Coaches that support the shot clock, say that good coaches adapt to rule changes and “good coaches” will teach their kids what a good shot is. Why does a good shot have to become before 35 seconds? We played teams like New Berlin Eisenhower and Pius that were patient on offense and got the best shot available after several ball reversals, good hard fundamental screens, and post touch looks. How will teams with systems like Swing, Flex, and some motions adjust to the 35 second shot clock? I am afraid that more sets with only screening will become more the norm (a la Golden State Warrior sets), and a lot of the basketball teams will run similar stuff making the game more vanilla and boring. By putting this in, we now will have every team playing up-tempo instead of having teams with different tempos making the game more interesting, and rewarding good coaches who prepare for different styles of different teams. Remember when every team in the state wanted to run Bo Ryan’s swing? High School Basketball should focus on developing fundamentals, playing team basketball, and learning how to move without the ball. The harsh reality is that 3.4 percent of our players play at the next level (D1, D2, or D3) according to the NCAA. To argue that we should get our players ready for the next level or playing in college is inaccurate, because on good or great teams two maybe three players are skilled enough to play at the next level.

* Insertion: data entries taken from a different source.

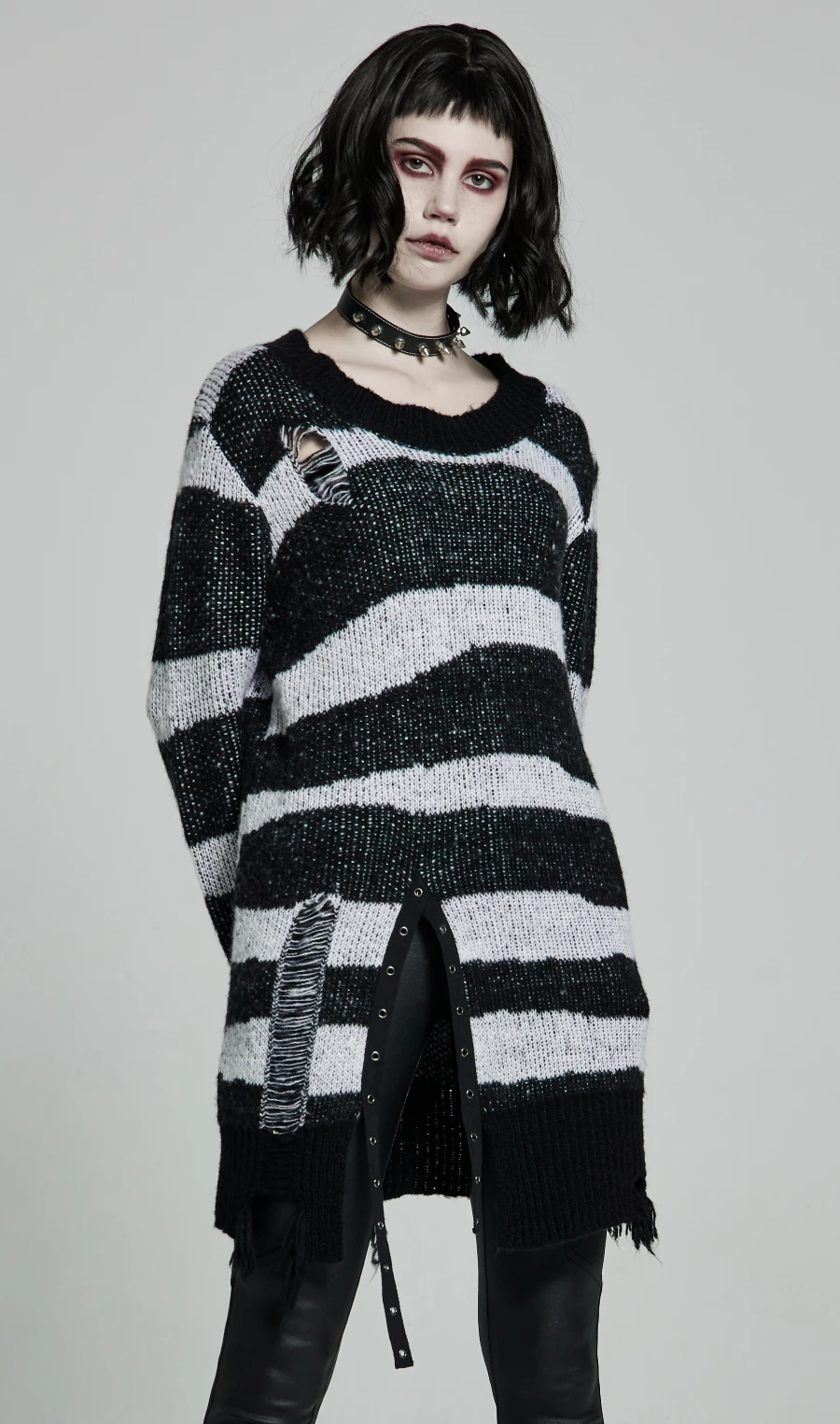 Pull Oversize PUNK RAVE 'white Moon' 4 Pull Oversize PUNK RAVE 'white Moon' – Image 2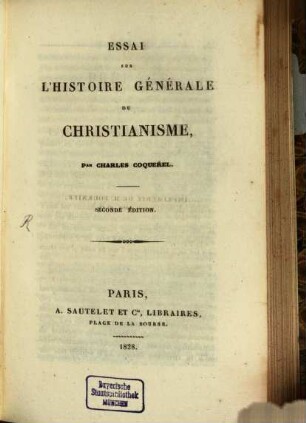 Essai sur l'histoire général du Christianisme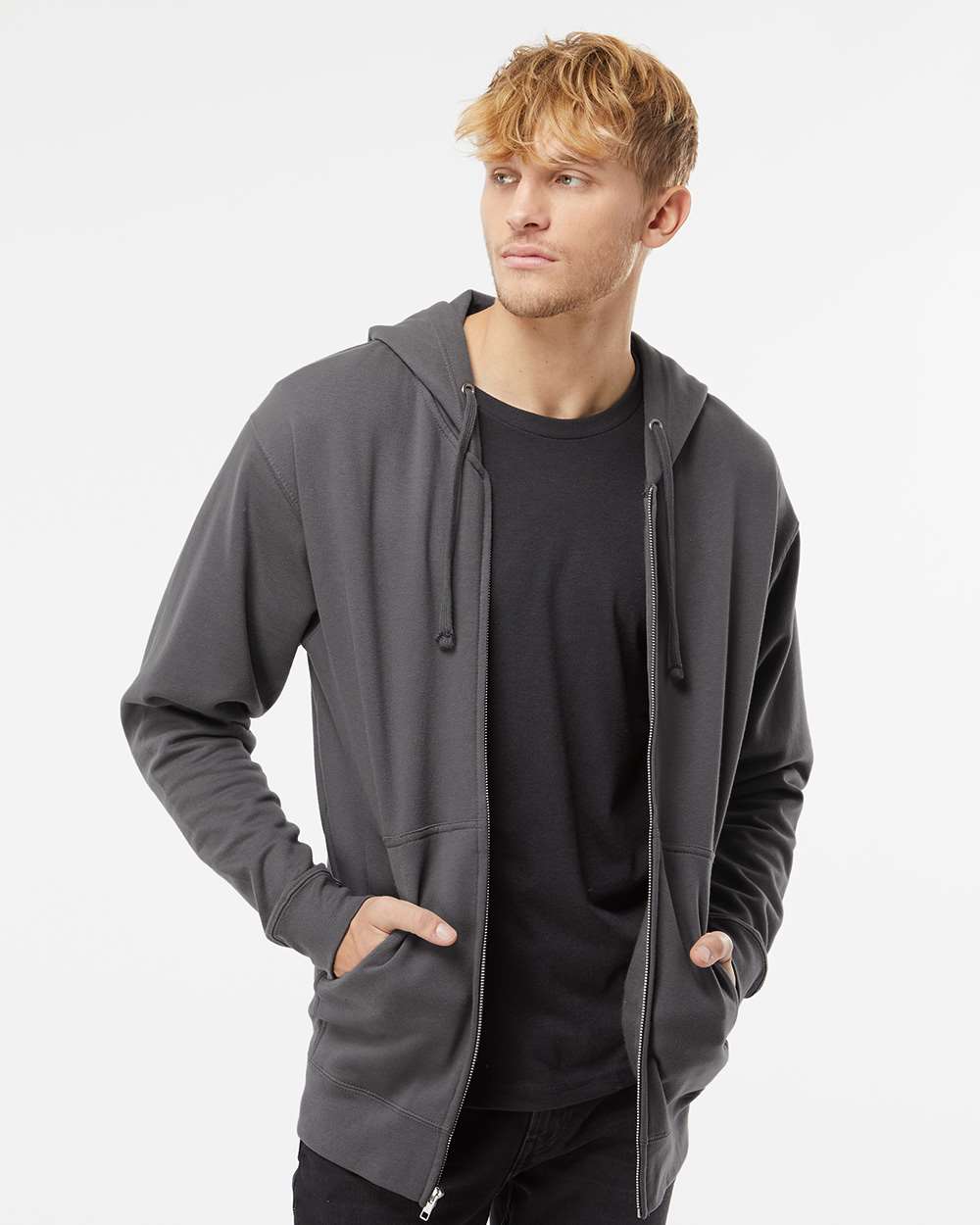 Independent Trading Co. Basic Full Zip Hooded Sweatshirt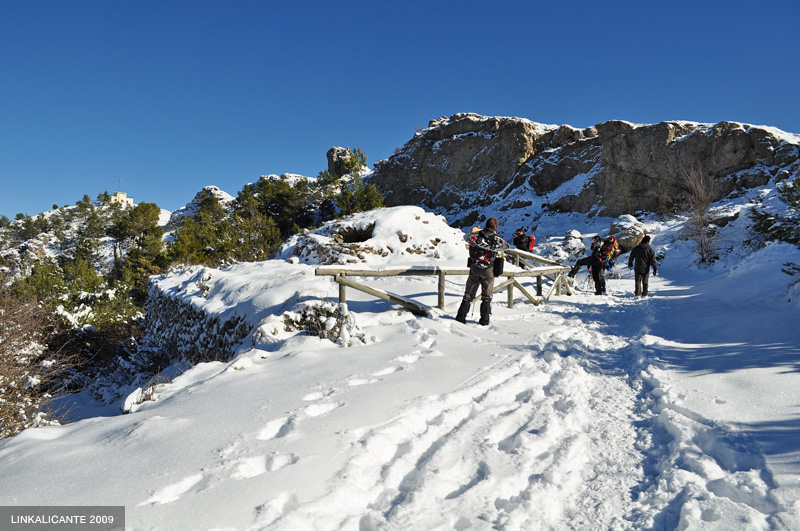 Ruta Montcabrer desde Agres con nieve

Games will be less competitive. Some teams that used to play slow down, and methodical offense will have to adjust or simply lose more games. In my experience last year especially, I was thankful for rules with running clock, and when times worked the ball lessening the effect of getting blown out. If you think 91-50 game is bad, just wait till a game ends up 100-21. I don’t think this is what teams and fans want when they say, “we want more scoring.” No coach is going to take a turnover for a shot clock violation so teams will stop holding the ball with big leads. Coaches rebuilding programs will have more challenges to getting players to participate and trust the process if they are getting blown out on a nightly basis.
The Cost/ Official Shortage/ Malfunctions
Refer to Travis Wilson’s article regarding the costs of the shot clock, as it is a good one. As a teacher, I know it is going to be hard to sell spending this much money on a shot clock and the cost to operate when economy isn’t perfect and schools have less resources at their disposal. Sponsorship in low-income or rural areas isn’t always an option and finding someone consistently becomes a challenge for smaller schools and schools where the program isn’t the most successful. Can you imagine if a game was decided on a shot clock error at the state tournament on TV?
Conclusion: I am fairly opposed to the new shot clock rule, but I am going to take a wait and see approach with the new rule. I believe that programs that are rebuilding are going to struggle with this, up-tempo teams will flourish, and school districts will have a tough time with getting this off the ground. Let’s see what the 2019-2020 season brings.